While Maxwell’s thesis details his life, part of it also reflects on his passionate volunteer work at the Rutherford County Correctional Work Center, where he was once imprisoned. Now, on a weekly basis, he teaches the current inmates about video and film production, as well as soft skills they wouldn’t otherwise learn while incarcerated. Those he is currently teaching might now have a path forward if they choose to pursue it after his lessons with them are complete.
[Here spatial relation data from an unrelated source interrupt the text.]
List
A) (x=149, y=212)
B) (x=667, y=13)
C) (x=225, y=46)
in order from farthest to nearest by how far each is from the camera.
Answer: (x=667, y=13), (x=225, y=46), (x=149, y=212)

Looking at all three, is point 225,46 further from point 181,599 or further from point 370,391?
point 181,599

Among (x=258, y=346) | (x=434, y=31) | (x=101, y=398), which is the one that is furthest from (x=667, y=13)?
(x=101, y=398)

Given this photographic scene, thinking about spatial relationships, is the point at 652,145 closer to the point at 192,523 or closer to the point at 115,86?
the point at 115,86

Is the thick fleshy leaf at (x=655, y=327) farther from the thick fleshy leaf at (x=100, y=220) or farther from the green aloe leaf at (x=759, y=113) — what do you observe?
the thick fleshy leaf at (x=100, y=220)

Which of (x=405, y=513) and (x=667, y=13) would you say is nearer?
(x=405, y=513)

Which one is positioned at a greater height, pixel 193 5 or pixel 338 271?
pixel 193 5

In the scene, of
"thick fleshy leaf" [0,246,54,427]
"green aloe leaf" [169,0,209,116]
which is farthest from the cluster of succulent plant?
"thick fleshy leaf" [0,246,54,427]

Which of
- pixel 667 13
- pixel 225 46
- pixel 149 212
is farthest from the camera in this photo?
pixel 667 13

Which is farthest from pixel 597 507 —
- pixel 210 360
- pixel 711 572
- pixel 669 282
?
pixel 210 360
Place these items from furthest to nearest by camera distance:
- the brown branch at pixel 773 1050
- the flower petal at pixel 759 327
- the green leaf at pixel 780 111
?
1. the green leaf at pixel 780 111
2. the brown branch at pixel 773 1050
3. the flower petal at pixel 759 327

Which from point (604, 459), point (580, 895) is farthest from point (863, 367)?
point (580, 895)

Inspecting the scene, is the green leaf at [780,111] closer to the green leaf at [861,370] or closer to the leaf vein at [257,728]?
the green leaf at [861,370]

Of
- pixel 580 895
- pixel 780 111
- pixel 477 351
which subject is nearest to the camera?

Maxwell’s unique position in this setting as an Honors College student gives him credibility with jailers and his past incarceration gives him credibility with prisoners. And he does this all with his own personal equipment. The inmates in class receive hands-on experience with audio recorders, microphones, boom poles, slates, cameras, tripods and editing software.
“I speak their language, and that is more important than any of my actual knowledge,” Maxwell explained. “I connect with them on a deeply emotional level due to our shared experiences; I want to be an example of who they can be. The situation they are in does not define who they are.”
“I think it comes down to self-respect gained thorough accomplishment. Many of these people have never found success in their life, and many others have lost whatever success they found. Getting to feel a sense of accomplishment and recognition is enough to let you know that hard work and dedication will eventually pay off,” Maxwell added.
Said Gregory, Maxwell’s thesis director and media arts instructor: “Although he can present with a rough exterior, Brian is truly a kind-hearted man. That became apparent when he told me about his work with a program he heads at the Rutherford County Correctional Work Center. I was impressed that he was donating his time, energy, and equipment, to teach prisoners how to create podcasts.
“It touched me because my girlfriend, who is a professor of English, has taught at medium security prisons, high security prisons, and even on death row, teaching prisoners the power of the written word. I am easily too big of a coward to go to most higher security prisons, especially death row.”
‘I’ll follow the breeze’
Maxwell has embraced every opportunity he has been presented at MTSU. In May, he took part in a weeklong interdisciplinary course known as the Institute of Leadership Excellence on campus. This fall, he was initiated into the Phi Kappa Phi Honor Society. He spoke at the Honors Buchanan Transfer student initiation ceremony and at the annual Honors Board of Visitors Luncheon in September.
“We had several private conversations — I was going to say ‘hushed conversations’ but that isn’t Brian’s forte. He had no problem opening up to me about his past, the good and the bad. I shared with him some of my background and more than once our pasts shared striking similarities,” said Gregory. “It’s been fun working with Brian and now I’ll be teaching his son screenwriting this fall. So, to steal the name of his thesis, I will be an honored guest at Maxwell’s House.”
After graduation, Maxwell plans to start graduate school. He said he enjoys teaching and wants to pursue a master’s degree in filmmaking. Beyond that, he wants to keep making movies with his son, Mike.
“In a perfect world, we find funding and get to make a big budget Hollywood movie. I’m more of a live-in-the-moment and take-it-as-it-comes guy, so if the winds blow right, I’ll follow the breeze.”
Adding, with a smile, “I find love, admiration and success in everything I do now. I am a pillar of my community. I want everyone who feels like they are considered less than to see themselves as equal players in this game of life. I want everyone to know the happiness I do.”